■ Extract to read ■
########################################
# Maidstone Livery Yards



## Kadastorm (28 March 2013)

Hey, just wondering what livery yards are in and around Maidstone? Im looking for either assisted DIY or Part, school and good hacking essential. Preferably Mote Park end  i have Cobham in mind but would like to look at any other options. 

Thanks in advance


----------



## budley95 (29 March 2013)

You said you're at uni in Hadlow in tack room. Guessing Hadlow College! There are a fair few yards that way. There are a couple down Blackmans lane as well as a couple down three elm lane really close to the trot rides (£13.50 a month for tons of hacking!) I'm on just a diy yard on hadlow road but no floodlit school. Think hadlow stair has lights and hacking, not sure if they do assisted? I'm down that way so can maybe help some more if needed. I actually live in Marden and have looked at a few yards this way but love the yard im on too much to leave! staplehurst have a few with schools and lights but not much hacking unless you want roads. If you don't drive, try one of the three down hadlow road. All have access to the toll rides, and I'm sure you could arrange a hand with turnout if you needed it, there's the bus route from hadlow directly along there which makes getting there easy if you ever have an emergency with transport! In fact my "sharer" (exercises pony when I can't so he doesn't get stiff or turn into a fire breathing monster) goes to hadlow, doesn't drive and manages to give him exercise when he has 2 hours!


----------



## Sussexbythesea (29 March 2013)
########################################
■ Data extract ■
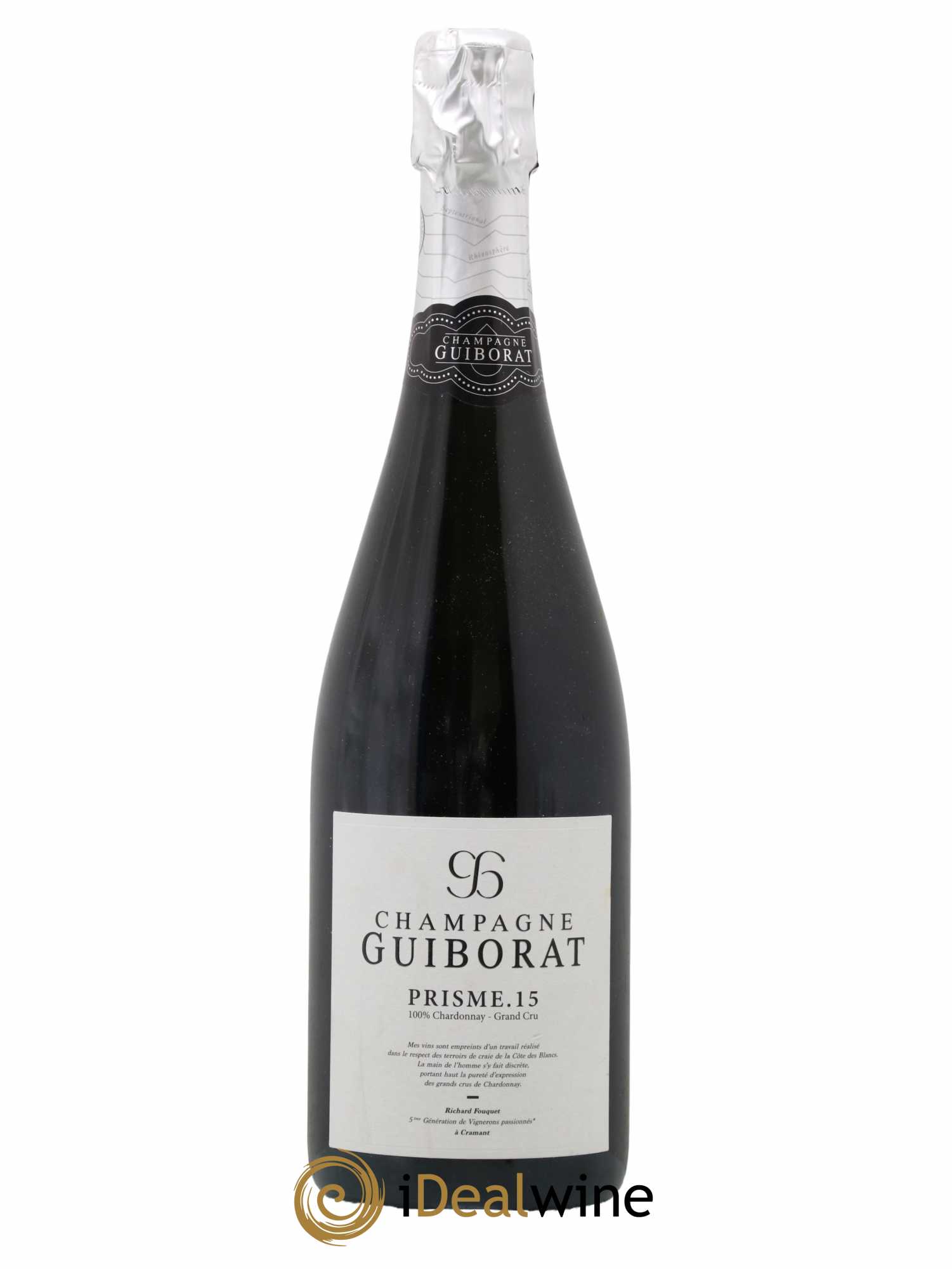 Champagne Grand Cru Extra Brut Prisme 15 Guiborat - Lot de 1 bouteille - 0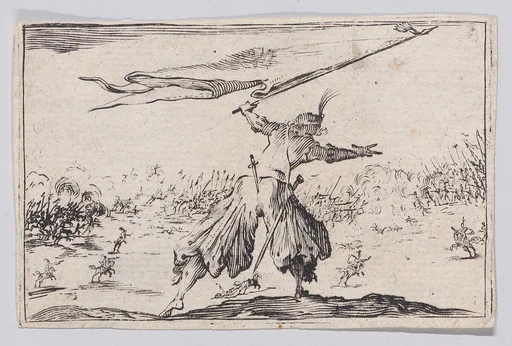 Reverse Copy of Le Porte-Étendard (The Standard Bearer), from Les Caprices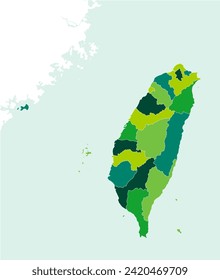 Dibujo del mapa del Estrecho de Taiwán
########################################
■ Problems and tasks ■
1. Which roads or lanes are named in the Maidstone livery thread?
2. Can you rewrite the thread's paragraph beginning "You said you're at uni in Hadlow" as a short bulleted list that keeps its main facts?
3. How would you sum up the Maidstone livery thread in two sentences?

■ Solutions for each task ■
1.
- Blackmans lane
- three elm lane
- hadlow road

2.
- There are a fair few yards near Hadlow College.
- A couple of yards are down Blackmans lane, and a couple more are down three elm lane, close to the trot rides, which offer lots of hacking for £13.50 a month.
- The writer keeps a pony on a DIY yard on hadlow road that has no floodlit school.
- Hadlow stair may have lights and hacking, though the writer isn't sure whether it offers assisted livery.
- The writer lives in Marden and has looked at yards there but doesn't want to leave the current yard.
- Staplehurst has a few yards with schools and lights but little hacking apart from roads.
- For someone who doesn't drive, the three yards on hadlow road all have access to the toll rides, and a bus runs there directly from Hadlow.
- Help with turnout could probably be arranged.
- The writer's sharer goes to Hadlow, doesn't drive, and still manages to exercise the pony.

3. A poster asks which livery yards in and around Maidstone, preferably near Mote Park, offer assisted DIY or part livery with a school and good hacking, and mentions Cobham as one option. A reply points to yards near Hadlow, including some on Blackmans lane, on three elm lane near the trot rides, and on hadlow road, which a bus serves from Hadlow, and adds that Staplehurst yards have schools and lights but little hacking off the roads.